Midnight Blue with silver highlights
Steel with copper highlights
6000-series milled aluminium block. Gorilla Glass 3 front
and unspecified glass or polycarbonate rear
149.7 x 71.18 x 7.99mm x 160g (add 2.25mm for camera bump
It is well made, and I must admit to falling for the Steel
and copper highlights version – it is so masculine. Nokia still uses a single
piece of milled 6000 aluminium for the frame, and that makes it very durable.
While Gorilla Glass 3 does not have the drop resistance of Gorilla Glass 5, it is
more scratch resistant.
No formal IP rating
Lack of a notification LED is more about the convenience of
knowing someone has called or there is an email – it is not about functionality.
Colour adjustment is for photographers and no deal breaker for
Joe and Jane Average especially as this is a great screen.
$499 from JB Hi-Fi or Harvey Norman. Remember there is no
such thing as an ‘international’ version – they all need Australian firmware
and LTE band support to work here!
Rear Camera 1
12 MP RGB/2PDAF/f1.8/1.28um, dual flash, HDR, Zeiss Optics. It will do 4K@30fps without EIS – don’t try it. FHD@30fps with EIS.
Rear Camera 2
5 MP, BW/FF/f2.4/1.12um depth camera
8 MP FF/f2.0, 84° FOV
These days we must review the smartphone camera based on various capabilities.
For example, the top smartphone cameras (over 100 DxoMark) are in the Huawei P/Mate 20 Pro, Samsung Galaxy S9/+/Note9, HTC 12+, Sony XZ2, OPPO Find X, Google Pixel 2/3 XL etc. These phones are all well over $1000, and frankly, the difference is a scant few points on the DxoMark.
Then you have the real star of the mid-high tier (80-100 DxoMark) where OPPO rules supreme with its $799 R17 Pro. It offers an incredible camera punching well above its weight.

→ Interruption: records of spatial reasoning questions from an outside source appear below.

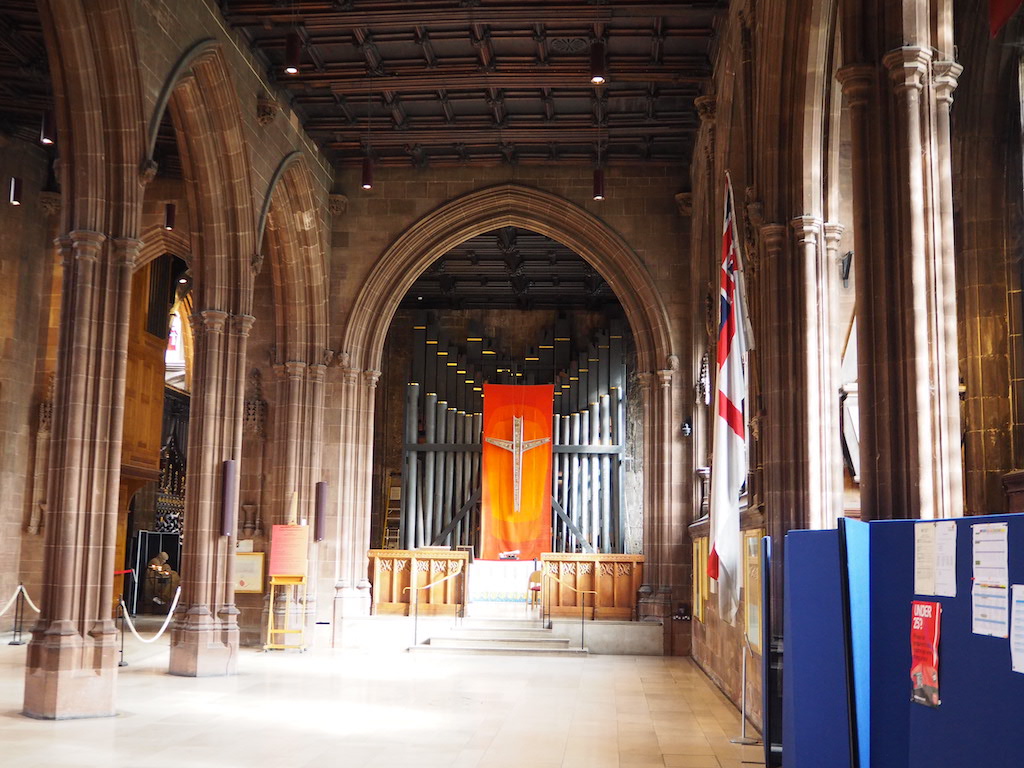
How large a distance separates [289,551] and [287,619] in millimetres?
1301

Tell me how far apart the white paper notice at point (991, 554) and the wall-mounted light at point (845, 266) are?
20.8ft

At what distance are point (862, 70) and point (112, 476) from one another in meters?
6.91

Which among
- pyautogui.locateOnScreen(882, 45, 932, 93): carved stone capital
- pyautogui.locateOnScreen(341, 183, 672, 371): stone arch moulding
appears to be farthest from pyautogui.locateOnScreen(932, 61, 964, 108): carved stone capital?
pyautogui.locateOnScreen(341, 183, 672, 371): stone arch moulding

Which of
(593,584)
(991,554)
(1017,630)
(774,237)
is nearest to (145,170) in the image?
(774,237)

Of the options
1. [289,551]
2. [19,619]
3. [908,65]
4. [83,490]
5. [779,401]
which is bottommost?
[19,619]

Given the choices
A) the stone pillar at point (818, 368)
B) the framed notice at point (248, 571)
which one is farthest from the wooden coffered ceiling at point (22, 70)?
the stone pillar at point (818, 368)

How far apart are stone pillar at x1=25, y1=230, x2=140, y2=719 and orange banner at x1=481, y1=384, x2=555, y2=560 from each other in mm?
10558

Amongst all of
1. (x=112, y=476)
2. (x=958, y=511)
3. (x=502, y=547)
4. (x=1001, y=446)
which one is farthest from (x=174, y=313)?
(x=958, y=511)

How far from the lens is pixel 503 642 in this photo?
48.5ft

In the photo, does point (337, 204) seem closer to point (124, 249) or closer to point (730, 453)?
point (124, 249)

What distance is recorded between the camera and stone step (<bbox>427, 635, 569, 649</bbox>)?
48.2 ft

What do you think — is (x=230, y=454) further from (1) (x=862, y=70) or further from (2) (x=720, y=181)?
(1) (x=862, y=70)

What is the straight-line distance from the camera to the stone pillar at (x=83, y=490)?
8703 mm

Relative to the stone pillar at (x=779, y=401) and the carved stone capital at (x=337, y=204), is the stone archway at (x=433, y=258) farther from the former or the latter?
the stone pillar at (x=779, y=401)
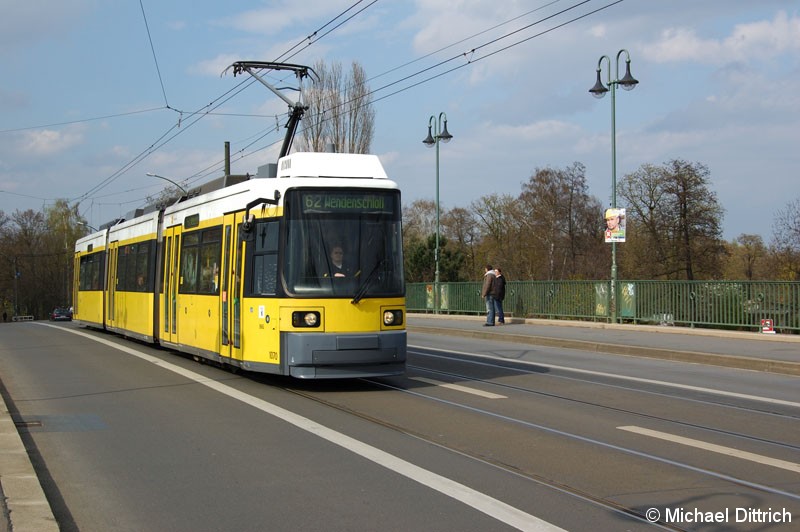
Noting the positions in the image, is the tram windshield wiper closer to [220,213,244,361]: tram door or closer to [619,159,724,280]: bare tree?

So, where does it leave a $499 smartphone camera? We have coined the term ‘social media sharing’ camera where it is a good allrounder for capturing candid moments in fully automatic mode. You want good daylight and office light (500 lumens) as well as above average low light shots. These tend to score close to 80 in DxoMark.
Nokia uses Zeiss lenses in this model so add extra points as well.
The Nokia 7.1 rates at the top end of the social media sharing cameras offering the best overall performance we have seen in this class. Not to say there may be better – but we have not seen them!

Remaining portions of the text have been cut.